**Selected passage**
Take one of the limiting beliefs you have identified above and use the ‘What if’ process in a helpful way. Here is how I would apply it to one of the limiting beliefs from above: “What if I am better at speaking in public than I think?”  or “What if I am actually quite good at connecting with people?”

All we are doing here is to, literally, start questioning beliefs that we take for granted. In so doing we open up to a other possibilities. Doing this alone starts to weaken your limiting beliefs and deconstructs your belief system but what we are after is not just for your current belief system to unravel. We want to build a more helpful and empowering belief system from the ashes of the limiting one. To do so let’s move on to steps 4 to 6.

Step 4. Strengthen the new beliefs

Now that you have embryos of empowering beliefs it is time to stregthen them so that they can support you and carry you forward. To do so take the output of step 3 and add a ‘because…’ at the end of each ‘What if…’ statement. To increase the sense of certainty remove the initial ‘What if’ bit.

As an example let’s take “What if I am actually quite good at connecting with people?” This would therefore become “I am actually quite good at connecting with people because I am a great listener ”. Or “I am better at speaking in public than I think because I take time and care to prepare well my speech”.

Notice that you are not simply making stuff up, this process is designed to help you think of and uncover hidden abilities or characteristics. To put things in perspective consider that nobody is perfect. Even those who think they are good at speaking in public tend to take less time to prepare their speeches and are less used to face situations where a speech goes badly. They simply are not used to that. That is good in one way and bad in another because they tend to go on automatic pilot and if they hit a turbulence that can really take them by surprise . Those who consider themselves great at connecting with others tend to speak more and listen less. In other words there is always scope to question everything and leverage the findings to improve our performance.

Go through all the beliefs and replace or enhance as many as you can. Don’t spare time or energy on this. Manufacture what you need to be more successful.

**Data supplied**
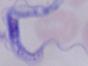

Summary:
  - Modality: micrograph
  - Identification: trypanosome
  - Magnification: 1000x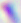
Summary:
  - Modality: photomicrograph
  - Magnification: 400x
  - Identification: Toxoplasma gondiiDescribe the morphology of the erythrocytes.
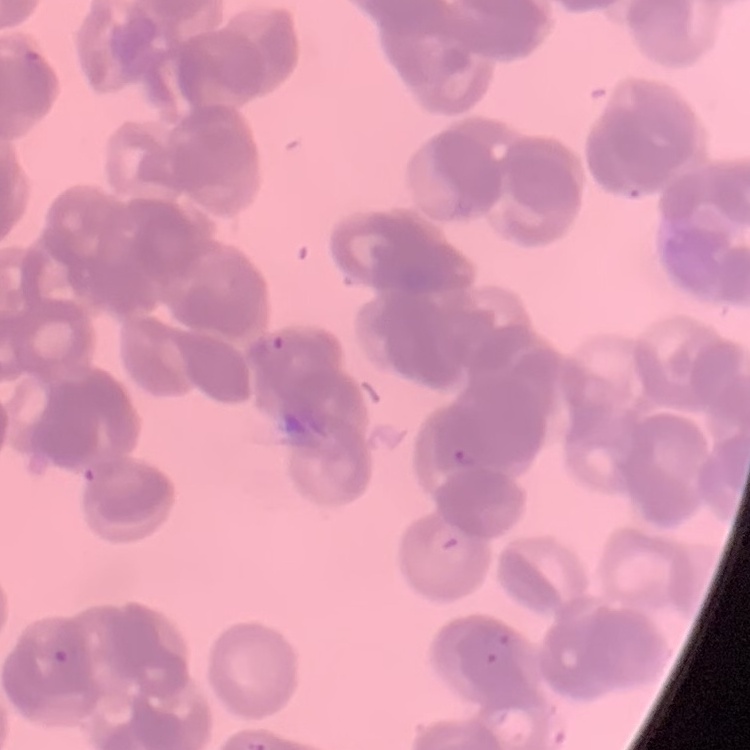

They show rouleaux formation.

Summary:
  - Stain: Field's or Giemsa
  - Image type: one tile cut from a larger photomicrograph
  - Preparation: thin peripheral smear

**What is asked**
Extend the passage on limiting beliefs, starting right after its last sentence. The records were taken from a separate source.

**Result of the task**
Take the resulting empowering beliefs, write them down on slips of paper or post-it notes and bring them close to your chest one by one. Read the out loud and with conviction as you do so. Feel how they change your character, how they shape your new sense of self, how they make you feel you more confident and stronger as you take in the strength of these new beliefs and drop the old ones (for added impact take the original list with the limiting beliefs, tear up the paper and through them behind you).

Step 5. Visualise

You now have the ingredients to start creating your new reality. Take the empowering beliefs from above to imagine yourself in the future as you take on your step 1 challenge or objective equipped with this new set of beliefs. Visualise how you will look, sound and feel differently. See yourself like the main character in a film called “<Your name> achieving/overcoming <your objective/challenge>”.  Be creative here, go wild, make it vivid and as real as you can. Enjoy the feeling.

Step 6. Step up

And now, for the grand finale with added drama and an even stronger impact consider this bonus step.

Imagine what it would be like to take on your step 1 challenge or objective with this new set of empowering beliefs in front of someone you care deeply about and for whom you want to set an example of excellence as a mentor.

For those of you with kids, think that your son or daughter or nephew is looking at you as you deal with this situation. This will generate and allow you to access extra inner strength to deal with whatever you are facing. If you don’t have kids think of someone you care for or admire that you want to impress. How would yo behave if this person were there looking at you?

Powerful perspective isn’t it?

Try it now and enjoy that sense of being limitless.

Now go get whatever step 1 is about. It’s yours and you can make it happen. Believe it. You can.

Please note that as usual my role is to empower you  as I have a genuine belief that everyone has a greater potential than what they are currently accessing. However I am not for pushing people to have unrealistic thoughts or beliefs. Thinking that you can take on the business world and become a world tycoon may be right or wrong for you. This belief can be empowering if leveraged well but it can also become a source of frustration if you lack the willingness, resources or abilities to do what you must to get what you want. Nothing is impossible but remember that some objective are better suited to you than others. Leverage your potential but make sure to be wise about what you choose and how you deal with the realization  that you chose the wrong mission if you ever come to that. See one of my previous posts on this as I offer practical strategies to deal with this important and tricky aspect of personal development.      

Now, as always, I am here to support you. If you need help to audit and change your limiting beliefs get in touch and I will guide you through this proven process to get you to believe and achieve new heights. Thanks for your trust and interest so far.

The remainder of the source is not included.